Но вот сканирую, нахожу компы с расшаренными жесткими. Чем расшаривали я не знаю конечно  :Smiley:  может сам, когда использовал dc++, может товарищ помог.
Ладно, на статистике зацикливатся не буду, скорее всего она намного меньше, а мне просто везло на расшаренные компы  :Smiley: 
Подскажите лучше как сообщить тем у кого ресурсы расшарены.

----------


## taloran

> Просто так удалить "стандартные" ресурсы не получится, виндовс будет восстанавливать их при каждой перезагрузке.

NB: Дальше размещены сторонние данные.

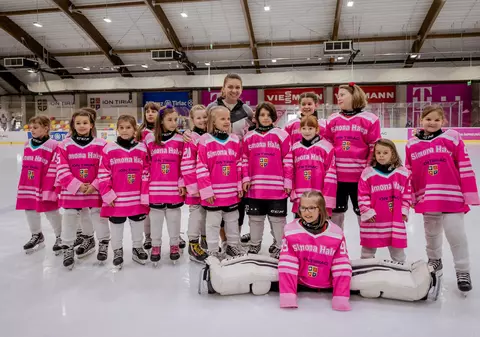 Prima ediție a turneului de hochei pe gheață Simona Halep Challenge. Simo, look now! Ce spune sportiva despre caricatura Charlie Hebdo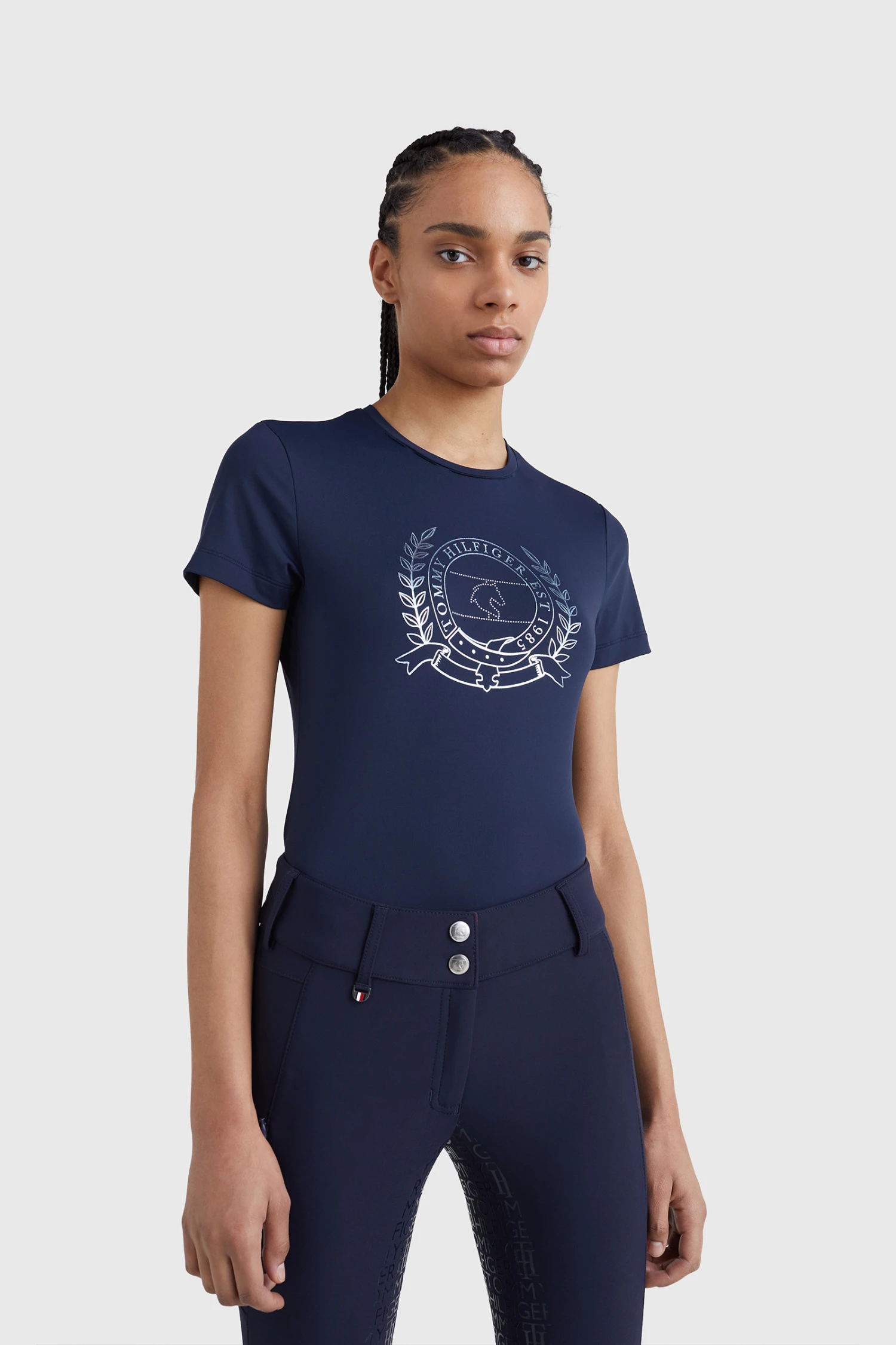 Tommy Hilfiger Equestrian Crest Strass Performance Damen T-Shirt 6 Tommy Hilfiger Equestrian Crest Strass Performance Damen T-Shirt - Image 4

Получится, реестр ведь есть. Только не до конца. 
Заодно  обрубить NetBios и всё с ним связанное.




> а получить приватные фотографии, стащить пароли и другую информацию, даже просто подменить картинку на рабочем столе на что-нибудь непотребное тянет многих.

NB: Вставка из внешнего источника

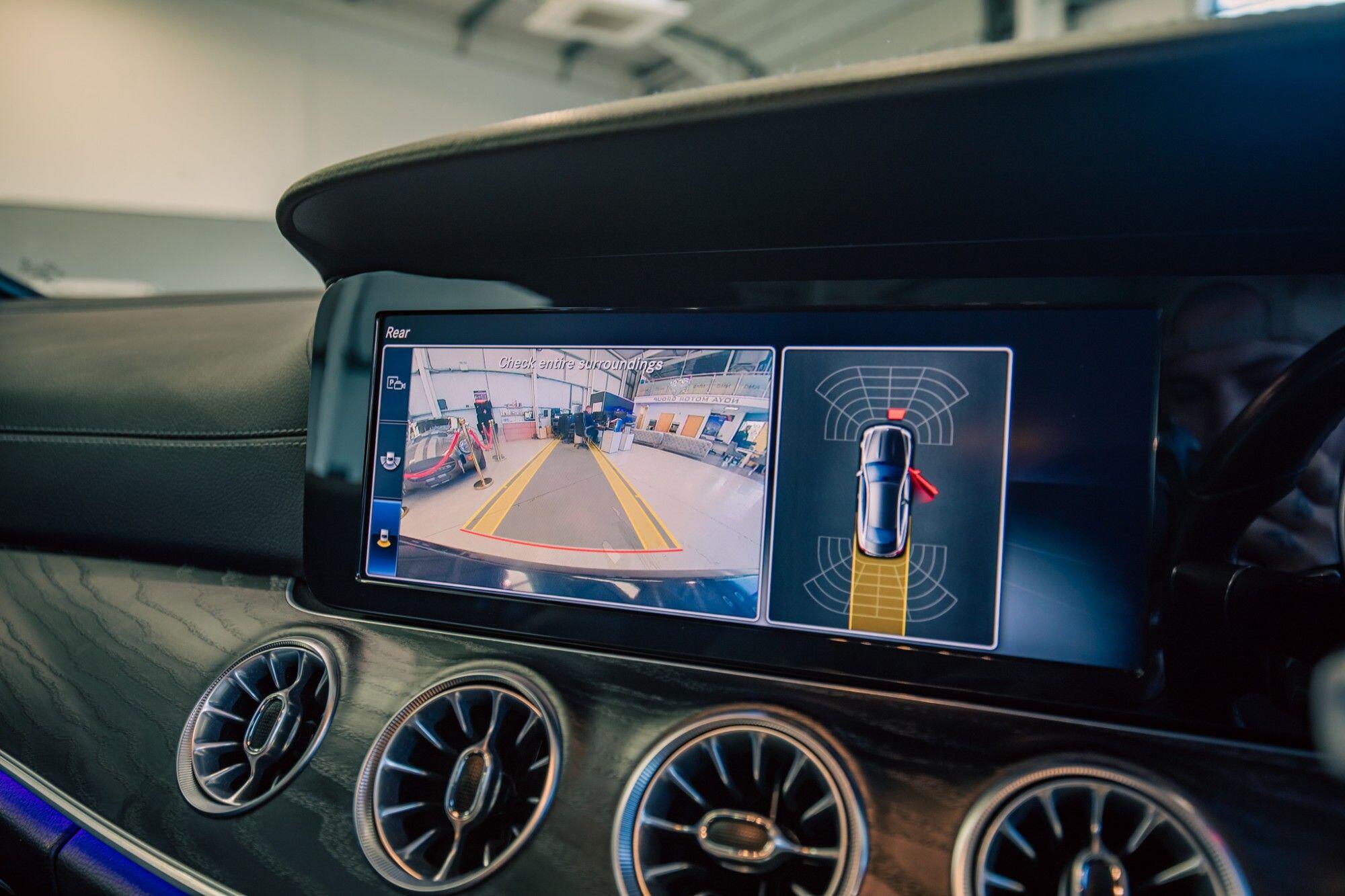 Mercedes-Benz E-Class view 17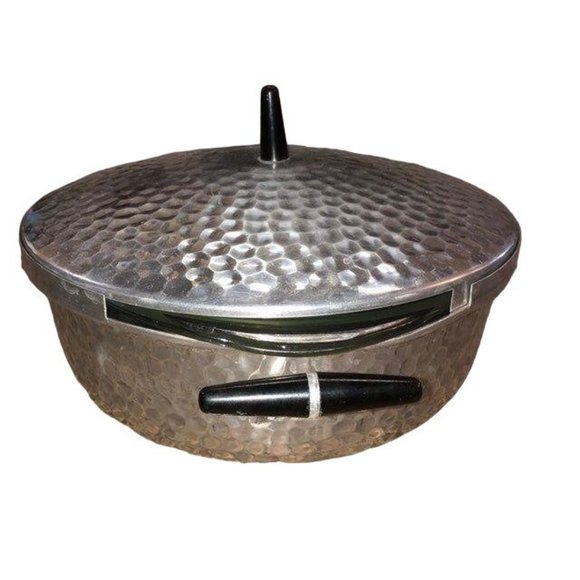 Vintage Hammered Casserole Covered Dish Used MCM - Picture 4 of 12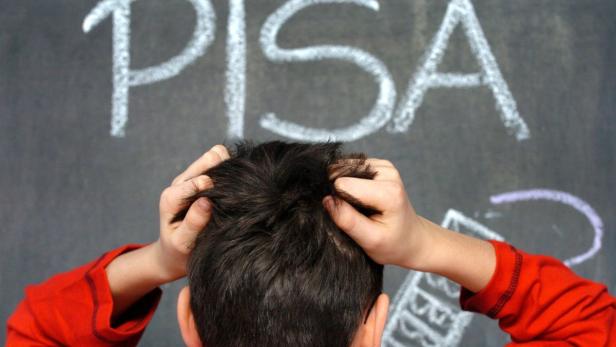 Ein Kind rauft sich die Haare vor einer Tafel mit der Aufschrift „PISA“.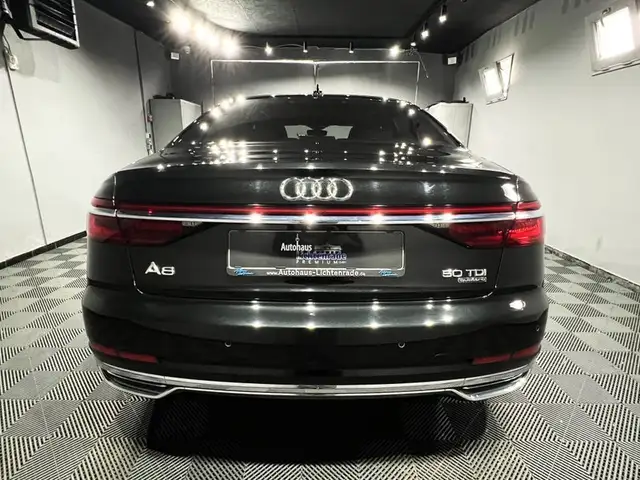 Audi A8 view 7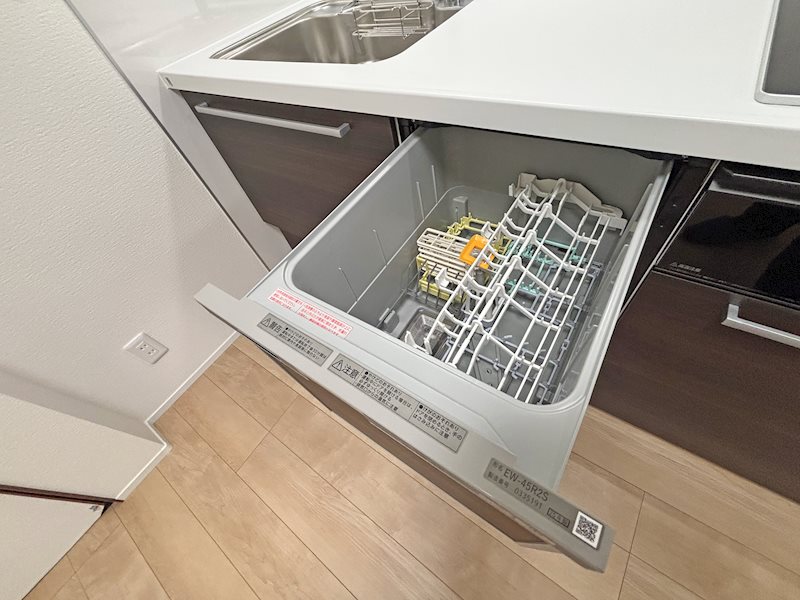 ＜食洗機＞キッチンには家事を軽減する食洗器が設置されております。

В погоне за подобными  художествами большая их часть сама напорется на то, за что борется  Ботнетам же нужно расширяться за счёт всех, а не только самых неискушённых )))




> Никто не подскажет как можно сообщить о расшаренных ресурсах человеку?
> Вроде надо, а как не знаю, светить себя как-то неохота. Мало кому понравится, что в его данных кто-то рылся.

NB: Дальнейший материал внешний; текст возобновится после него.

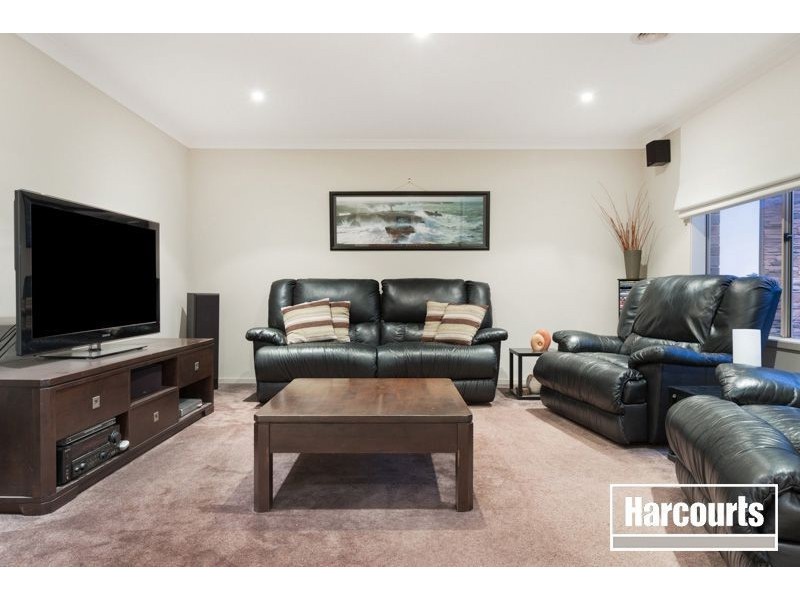 54 Matthew Circuit, Hastings VIC 3915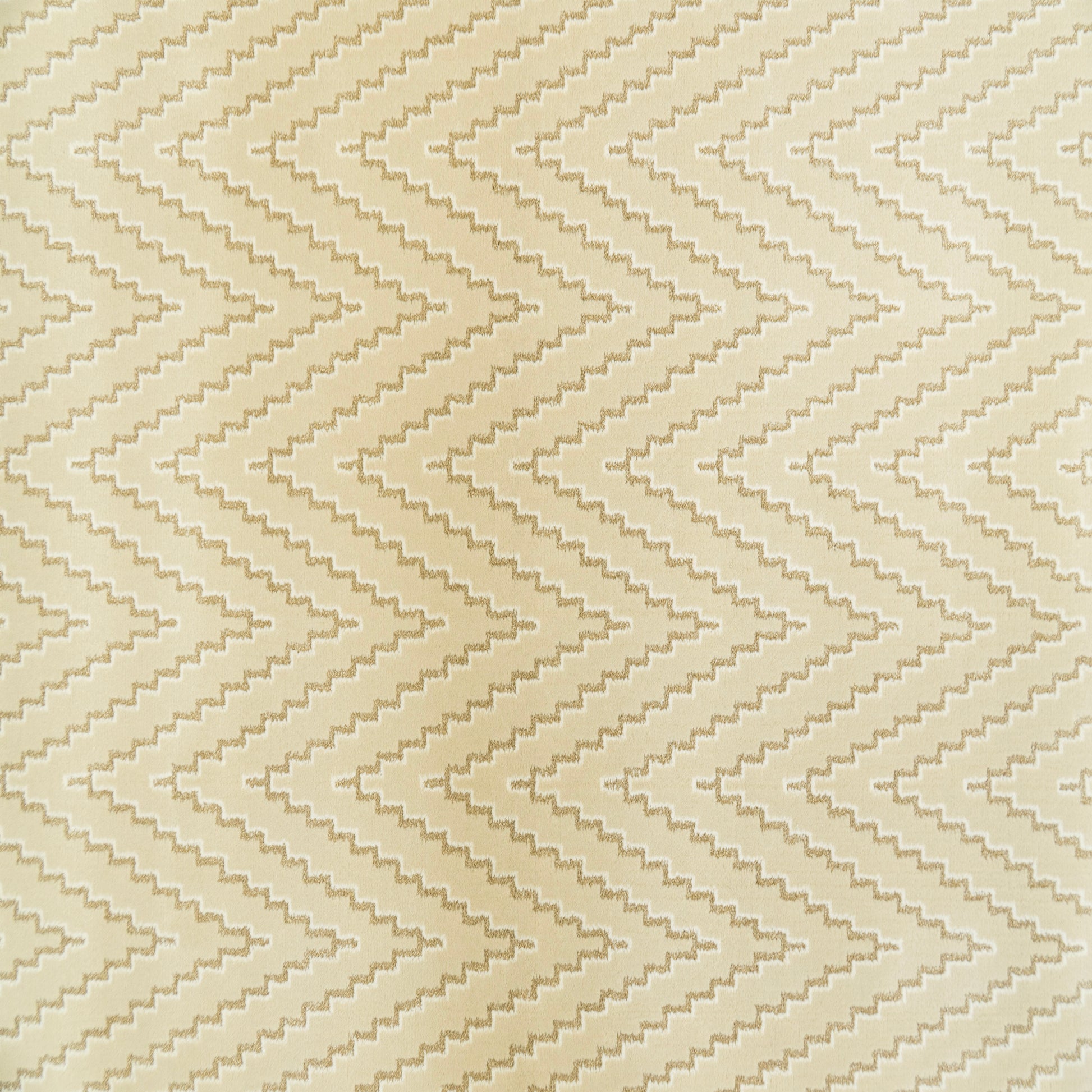Harmony Contemporary Ivory/Grey Chevron Medium Pile Rug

Угораздило же вас ставить перед собой дилемму, которой не было  Придумайте сказку о злой малваре, сошлитесь на актуальность  со злободневностью и приведите какую-нить статью по  поводу расшаренного 
Ну а там определитесь  уже конкретнее, если будет проявлен встречный интерес...

----------


## GumZoom

Товарищи, а что нужно что бы эти самые общие сетевые ресурсы увидеть по сети. Только что поставил на две машины XP_Sp3 обе нормально работают в расшаренных папках, но C$ открывать не хочет, просит пороль :Sad:  Что можно сделать?

----------


## Torvic99

> XP_Sp3 обе нормально работают в расшаренных папках, но C$ открывать не хочет, просит пороль Что можно сделать?


Это административные шары- нужно быть на удаленном компе с правами админа и пароль не должен быть пустой.

----------


## GumZoom

Так... Поменял настройки в ГП, все ок, все работает, на административные ресурсы я попадаю под логином и парлем администратора. Теперь другая головная боль, после подключения принтера на один из компьютеров, выделил его в общий доступ... После создал на обоих компьютерах ограниченные учетные записи, для пользователей. Принтер не печатает :Sad:  до тех пор пока с отсылающей документ машины не зайду с логином на принимающую документ машину... После этого печать работает... После перезагрузки все возвращается на исходную :Sad:  Как избавиться??? Опять лезть в политики???

----------


## agent_smith

Я может чего то не допонимаю,но не проще всех этих выше приведенных манипуляций с командной строкой,просто в управлении службами отключить службу "сервер",тем самым блокируя все расшареные пути.Ну или любителям командной строки "net stop server"

----------